Thus, there is a necessity to be able to distinguish roads designated as autoroutes from other national highways. Whether a highway is an autoroute or not, cannot be linked to physical properties of the road (e.g. dual carriageway / all roads tagged as highway=motorway), at least not by law, because
In other words, the law does not dictate any hard requirements for a highway to be designated as an autoroute. How it looks in the reality I do not know, but not sure if it is relevant unless the situation is absolutely unambiguous.
So, my question: Is it possible to determine whether a highway is an autoroute based on the tags of that highway? Are all autoroutes consistently tagged in a way so that they can be clearly distinguished from other highway?
And, well, if not, what’s your suggestion for a tag that denotes this?
In the Montreal area, almost all motorways have been tagged correctly, realigned, the number of lanes have been validated and added, and the transitions are there too. Speed limits are verified too.
This might be influenced by the broader Canadian practice of simply referring to highways by number alone (e.g., “Highway 401”). I’m unsure if there’s a strong reason for Québec routes to follow that convention, since there is a consistent alphanumeric abbreviation scheme. Regardless, you can unambiguously identify a motorway as carrying a Québec autoroute by its membership in a route relation tagged network=CA:QC:A.
There’s a very simple reason that the ref tagging on Quebec highways doesn’t use “A-__” prefixes: by definition all provincial highways numbered 1-99 and 400-999 are autoroutes. The numbering doesn’t overlap with other classifications of provincial highways, so you don’t need to disambiguate any further. It’s not like in the US where you might have “Interstate ##”, “US Route ##” and “State Route ##” all in the same state, or “Autobahn ##” and “Bundestraße ##” in Germany. (Keep in mind there is no overarching federal highway system or standard in Canada.) A Quebec highway with ref=20 for example is, by definition, an autoroute; a Quebec highway ref=234 is by definition a lower-tiered ‘route’.
Yes, since @westnordost’s default speed limits parser necessarily varies rules by jurisdiction, this heuristic should be workable. For completeness, note that the forest routes are being tagged with alphanumeric way refs to avoid conflicting with the autoroute numbering scheme, for example ref=R0404, corresponding to what’s signposted as “R 404” on a blue shield. (There are also route relations tagged with network=CA:QC:R, but not as comprehensively as for autoroutes.)

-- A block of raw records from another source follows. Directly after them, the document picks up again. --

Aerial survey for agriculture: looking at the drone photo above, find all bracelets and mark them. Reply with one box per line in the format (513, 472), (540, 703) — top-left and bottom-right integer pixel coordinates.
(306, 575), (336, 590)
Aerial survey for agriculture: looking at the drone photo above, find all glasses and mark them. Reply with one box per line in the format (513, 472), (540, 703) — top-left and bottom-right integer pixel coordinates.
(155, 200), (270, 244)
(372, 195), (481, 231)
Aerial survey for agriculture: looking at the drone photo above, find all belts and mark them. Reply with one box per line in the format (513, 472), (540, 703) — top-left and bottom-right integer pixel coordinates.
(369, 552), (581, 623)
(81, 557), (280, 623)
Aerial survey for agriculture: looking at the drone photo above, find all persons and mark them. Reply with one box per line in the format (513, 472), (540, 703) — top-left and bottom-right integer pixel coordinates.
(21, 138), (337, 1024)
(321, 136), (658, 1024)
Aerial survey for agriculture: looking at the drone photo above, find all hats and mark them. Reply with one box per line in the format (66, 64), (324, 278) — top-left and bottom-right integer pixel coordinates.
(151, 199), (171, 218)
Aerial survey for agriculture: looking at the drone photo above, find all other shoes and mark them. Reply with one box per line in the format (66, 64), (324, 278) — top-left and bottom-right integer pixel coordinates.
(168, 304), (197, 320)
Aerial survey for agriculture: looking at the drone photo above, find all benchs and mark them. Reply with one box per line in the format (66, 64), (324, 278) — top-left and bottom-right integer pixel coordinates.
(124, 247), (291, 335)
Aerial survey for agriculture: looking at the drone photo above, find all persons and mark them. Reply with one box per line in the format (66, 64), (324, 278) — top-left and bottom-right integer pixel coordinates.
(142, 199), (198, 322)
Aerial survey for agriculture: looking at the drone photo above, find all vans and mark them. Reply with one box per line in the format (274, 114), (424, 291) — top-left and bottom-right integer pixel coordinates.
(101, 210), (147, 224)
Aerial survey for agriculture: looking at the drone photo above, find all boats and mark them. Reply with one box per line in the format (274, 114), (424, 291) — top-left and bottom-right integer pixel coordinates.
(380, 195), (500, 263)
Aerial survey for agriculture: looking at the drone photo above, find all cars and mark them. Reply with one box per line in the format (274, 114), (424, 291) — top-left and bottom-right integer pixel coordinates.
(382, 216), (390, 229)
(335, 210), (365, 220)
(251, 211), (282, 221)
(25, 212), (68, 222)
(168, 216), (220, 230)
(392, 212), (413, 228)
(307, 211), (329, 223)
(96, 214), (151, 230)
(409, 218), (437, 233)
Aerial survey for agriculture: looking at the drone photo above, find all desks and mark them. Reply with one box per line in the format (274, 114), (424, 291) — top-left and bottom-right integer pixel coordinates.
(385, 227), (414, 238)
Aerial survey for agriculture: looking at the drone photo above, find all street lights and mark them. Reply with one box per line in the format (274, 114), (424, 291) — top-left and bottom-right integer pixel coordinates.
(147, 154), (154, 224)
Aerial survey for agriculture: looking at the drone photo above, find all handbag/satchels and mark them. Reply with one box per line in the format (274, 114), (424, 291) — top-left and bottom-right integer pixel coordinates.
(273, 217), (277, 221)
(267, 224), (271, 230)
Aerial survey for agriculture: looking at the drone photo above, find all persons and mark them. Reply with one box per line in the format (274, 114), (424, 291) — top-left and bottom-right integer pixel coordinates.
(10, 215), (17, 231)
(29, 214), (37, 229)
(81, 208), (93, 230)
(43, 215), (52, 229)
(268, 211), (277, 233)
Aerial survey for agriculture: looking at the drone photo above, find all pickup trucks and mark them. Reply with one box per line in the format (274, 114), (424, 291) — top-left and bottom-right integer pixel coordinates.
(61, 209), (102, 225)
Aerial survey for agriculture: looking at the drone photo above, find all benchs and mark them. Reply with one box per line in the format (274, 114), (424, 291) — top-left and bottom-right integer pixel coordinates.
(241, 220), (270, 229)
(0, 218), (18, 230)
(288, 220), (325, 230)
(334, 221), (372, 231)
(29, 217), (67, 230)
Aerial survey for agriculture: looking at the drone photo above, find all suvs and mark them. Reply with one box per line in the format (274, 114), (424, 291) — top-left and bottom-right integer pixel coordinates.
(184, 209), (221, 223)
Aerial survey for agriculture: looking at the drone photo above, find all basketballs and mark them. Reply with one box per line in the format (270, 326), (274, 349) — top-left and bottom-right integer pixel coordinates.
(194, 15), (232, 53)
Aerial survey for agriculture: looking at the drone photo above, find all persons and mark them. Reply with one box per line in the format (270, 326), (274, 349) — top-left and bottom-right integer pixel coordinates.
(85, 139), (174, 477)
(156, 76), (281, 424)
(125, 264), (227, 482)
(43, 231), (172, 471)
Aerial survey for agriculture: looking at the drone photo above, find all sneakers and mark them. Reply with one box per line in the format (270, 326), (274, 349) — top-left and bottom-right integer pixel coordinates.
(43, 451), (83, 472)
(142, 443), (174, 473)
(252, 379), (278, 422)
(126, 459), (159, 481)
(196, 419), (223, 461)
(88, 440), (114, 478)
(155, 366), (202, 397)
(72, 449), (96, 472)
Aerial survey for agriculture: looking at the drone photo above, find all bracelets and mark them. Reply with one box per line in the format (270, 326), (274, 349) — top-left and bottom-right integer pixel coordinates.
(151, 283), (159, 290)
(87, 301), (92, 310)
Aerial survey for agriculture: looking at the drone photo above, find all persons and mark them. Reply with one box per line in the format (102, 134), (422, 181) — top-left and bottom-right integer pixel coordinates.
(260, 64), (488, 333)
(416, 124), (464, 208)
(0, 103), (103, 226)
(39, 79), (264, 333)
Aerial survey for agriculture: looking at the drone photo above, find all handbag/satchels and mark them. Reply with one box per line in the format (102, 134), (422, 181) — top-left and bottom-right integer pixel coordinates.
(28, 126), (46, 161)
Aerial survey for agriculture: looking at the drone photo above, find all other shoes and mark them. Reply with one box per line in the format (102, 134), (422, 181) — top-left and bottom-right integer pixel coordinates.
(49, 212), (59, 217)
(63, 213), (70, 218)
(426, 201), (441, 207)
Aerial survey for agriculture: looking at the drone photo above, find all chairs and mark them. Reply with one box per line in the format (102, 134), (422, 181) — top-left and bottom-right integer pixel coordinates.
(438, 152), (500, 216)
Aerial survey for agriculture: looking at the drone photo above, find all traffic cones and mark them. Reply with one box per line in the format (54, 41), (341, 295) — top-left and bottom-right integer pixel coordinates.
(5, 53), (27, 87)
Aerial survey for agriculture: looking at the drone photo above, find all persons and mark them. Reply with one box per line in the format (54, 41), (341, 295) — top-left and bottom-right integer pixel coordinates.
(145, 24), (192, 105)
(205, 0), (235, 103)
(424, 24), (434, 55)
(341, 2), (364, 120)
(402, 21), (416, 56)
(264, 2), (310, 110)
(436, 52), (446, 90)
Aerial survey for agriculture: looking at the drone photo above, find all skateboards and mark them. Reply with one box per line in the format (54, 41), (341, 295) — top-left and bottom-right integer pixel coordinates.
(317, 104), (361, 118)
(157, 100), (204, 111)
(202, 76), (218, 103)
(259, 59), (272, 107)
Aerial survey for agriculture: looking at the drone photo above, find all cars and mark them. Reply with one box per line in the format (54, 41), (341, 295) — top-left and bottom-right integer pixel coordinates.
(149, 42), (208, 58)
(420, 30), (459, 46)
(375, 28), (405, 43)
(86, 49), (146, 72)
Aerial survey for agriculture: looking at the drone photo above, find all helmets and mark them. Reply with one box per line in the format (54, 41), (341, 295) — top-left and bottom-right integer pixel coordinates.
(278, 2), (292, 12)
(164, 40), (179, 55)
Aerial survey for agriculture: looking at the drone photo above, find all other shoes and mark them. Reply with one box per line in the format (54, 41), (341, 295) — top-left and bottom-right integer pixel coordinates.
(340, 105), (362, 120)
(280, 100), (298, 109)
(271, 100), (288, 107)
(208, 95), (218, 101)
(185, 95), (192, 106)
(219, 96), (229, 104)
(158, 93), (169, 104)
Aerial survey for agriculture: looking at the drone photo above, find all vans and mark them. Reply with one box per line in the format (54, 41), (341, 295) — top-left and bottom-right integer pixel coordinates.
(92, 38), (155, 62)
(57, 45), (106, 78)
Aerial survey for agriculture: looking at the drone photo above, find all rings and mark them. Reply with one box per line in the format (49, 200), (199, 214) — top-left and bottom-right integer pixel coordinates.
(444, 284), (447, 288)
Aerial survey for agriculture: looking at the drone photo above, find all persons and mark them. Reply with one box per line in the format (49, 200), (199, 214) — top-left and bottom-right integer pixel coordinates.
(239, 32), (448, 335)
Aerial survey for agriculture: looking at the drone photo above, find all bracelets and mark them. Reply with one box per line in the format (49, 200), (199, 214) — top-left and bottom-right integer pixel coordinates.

Yes, the forestry roads are tagged ref=R####, as the respective blue shield signs do read “R ####”. (Whereas the routes and autoroutes just have a numbered shield with no ‘A’ or ‘R’.) Note also that the forestry roads are now four digits, which may or may not be reflected in posted signage, but there is a method to the madness in that the first two digits in the four-digit code correspond with the administrative region the road is located in. E.g. all forestry roads that begin with ‘04’ are in Mauricie.
Oh well, nevermind. It is, and you also provided a link earlier:
Motorway: autoroutes, including the two-lane ways where you can drive 100, and spur roads with 4xx, 5xx, 6xx or 9xx designations;
Trunk: autoroute part of National Highway Service (federal) (NHS) that is not dual carriageway (ie: double central yellow line and not separated by grass). Good example is the autoroute 50 between Lachute and Gatineau as well as the 117 up to Ontario border.
Some trunk roads are on autoroutes, such as the Route de la Bravoure. My impression is that Québec is more or less using a mix of connectivity- and designation-based definitions of highway=trunk. The definition posted above incorporates the National Highway Service System. This is often tagged with NHS, but I don’t know if it’s consistent enough to use in your software.
Correct me if I’m wrong, but I was under the impression that autoroutes also go from 1 to 99 (the “main” class, as opposed to the three-digit “spur” class).
In fact, the word autoroute can appear in the name of a road that isn’t designated as an autoroute, as the French translation of the English word “expressway”, for example in Route 136 (Autoroute Ville-Marie). This leads me to wonder if the law you cited applies to anything that is built as an freeway/expressway or anything that is designated as an autoroute.
The latter is a very, very, very specific edge case, in that Autoroute René-Levesque is co-signed as Autoroute 20 north of the Champlain Bridge and Autoroute 15 south of the bridge, but the segment between the on/off-ramps to/from the bridge is technically part of neither autoroute.